ALDISERT, Circuit Judge
(concurring).
Because appellant submitted his request for reopening after receiving his order for induction, he had the burden first of demonstrating a change in status resulting from circumstances over which he had no control, 32 C.F.R. § 1625.2, *12and further of presenting information not previously considered by the local board which would justify a change in classification. A failure to establish these elements is a failure to establish an entitlement to reopening.
As I read the regulations, a change in status beyond the registrant’s control is a condition precedent to the board’s obligation to examine the information newly presented. The regulations specify that the “local board [must] ■ first specifically [find] there has been a change * * * over which the registrant had no control.’’ Appellant did not satisfy that burden. Indeed, the district court found that the change in status was within his control, and this court has agreed.

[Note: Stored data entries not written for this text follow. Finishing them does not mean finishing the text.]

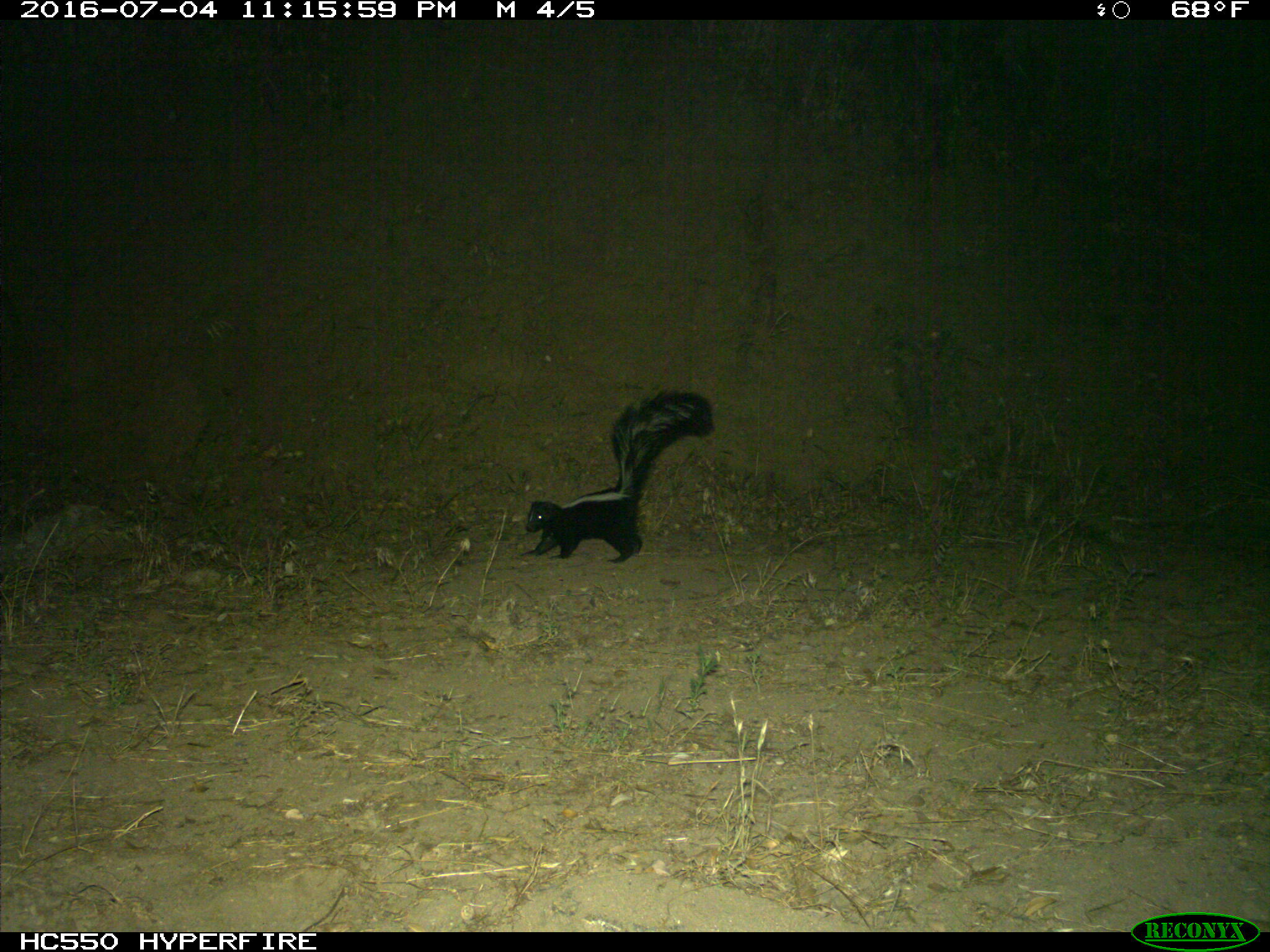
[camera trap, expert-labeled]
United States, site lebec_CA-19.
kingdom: Animalia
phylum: Chordata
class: Mammalia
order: Carnivora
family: Mephitidae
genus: Mephitis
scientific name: Mephitis mephitis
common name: striped skunk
Mephitis mephitis (striped skunk).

In my view, we need go no further. In Hunt v. Local Board No. 197, 423 F.2d 576 (3 Cir. 1970), this court, confronted with the denial of a pre-induction request for reopening, remanded to the district court for a determination whether a prima facie case for reopening had been established. I dissented on the grounds that the district court was not empowered, in a pre-induction setting, to make such an inquiry and that the registrant had the right to an administrative appeal irrespective of the presence of a prima facie case. In the instant case, however, no such pre-induction restrictions on judicial review apply. And the court has found as a matter of law that appellant was not entitled to a reopening because he failed to demonstrate that the change in status was beyond his control. Thus we need not reach the questions of a prima facie case or of the right to an administrative appeal as we did in Hunt.
Having decided as a legal matter that appellant did not qualify to have his file reopened since the circumstances of the changed status were within his control, we have said in effect that no determination other than that reached by the local board could reasonably have been made under the uncontested facts. This decision alone should control our disposition here.